John miró su reloj. Eran las cinco y media. No había dormido más de una hora, y a las cuatro decidió que esa noche no dormiría. No podía sacarse de la cabeza la imagen de Michael ahí tendido, muerto ante sus ojos. Sin embargo, por algún extraño motivo, se sentía tranquilo. Ahora tenía un propósito, un objetivo. La venganza.
Acababa de relevar a Peterson y ahora preparaba café. Collins llamó para decirle que Peter O'Brien, el hermano de Rowan en Boston, no podría haber cometido ninguno de los asesinatos. Tenía una coartada bastante sólida, la misa diaria. John sospechaba que O'Brien no estaba implicado, sobre todo porque estaba vigilado por los federales.
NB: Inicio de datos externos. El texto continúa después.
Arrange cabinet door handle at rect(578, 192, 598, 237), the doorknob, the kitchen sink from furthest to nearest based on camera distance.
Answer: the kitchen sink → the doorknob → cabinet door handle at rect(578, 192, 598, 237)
Aún así, insistió ante el director adjunto para que lo investigaran a él y a cualquiera que pudiera tener un motivo para perseguir a Rowan con esos procedimientos tan enfermizos dignos de un sádico.
Collins revisaba los expedientes del asesinato de los MacIntosh y prometió enviarle por fax los recortes de prensa, las fotos o cualquier cosa que pudiera servir, al cuartel general del FBI.
John hubiera preferido otra manera de hacer las cosas, pero horas de desvelo y de dar vueltas y más vueltas, de pasear y volver a sentarse, lo habían dejado frente a la única conclusión posible. Alguien que Rowan conocía bien había matado a Michael, y ese alguien había formado parte de la vida de ella hace veintitrés años.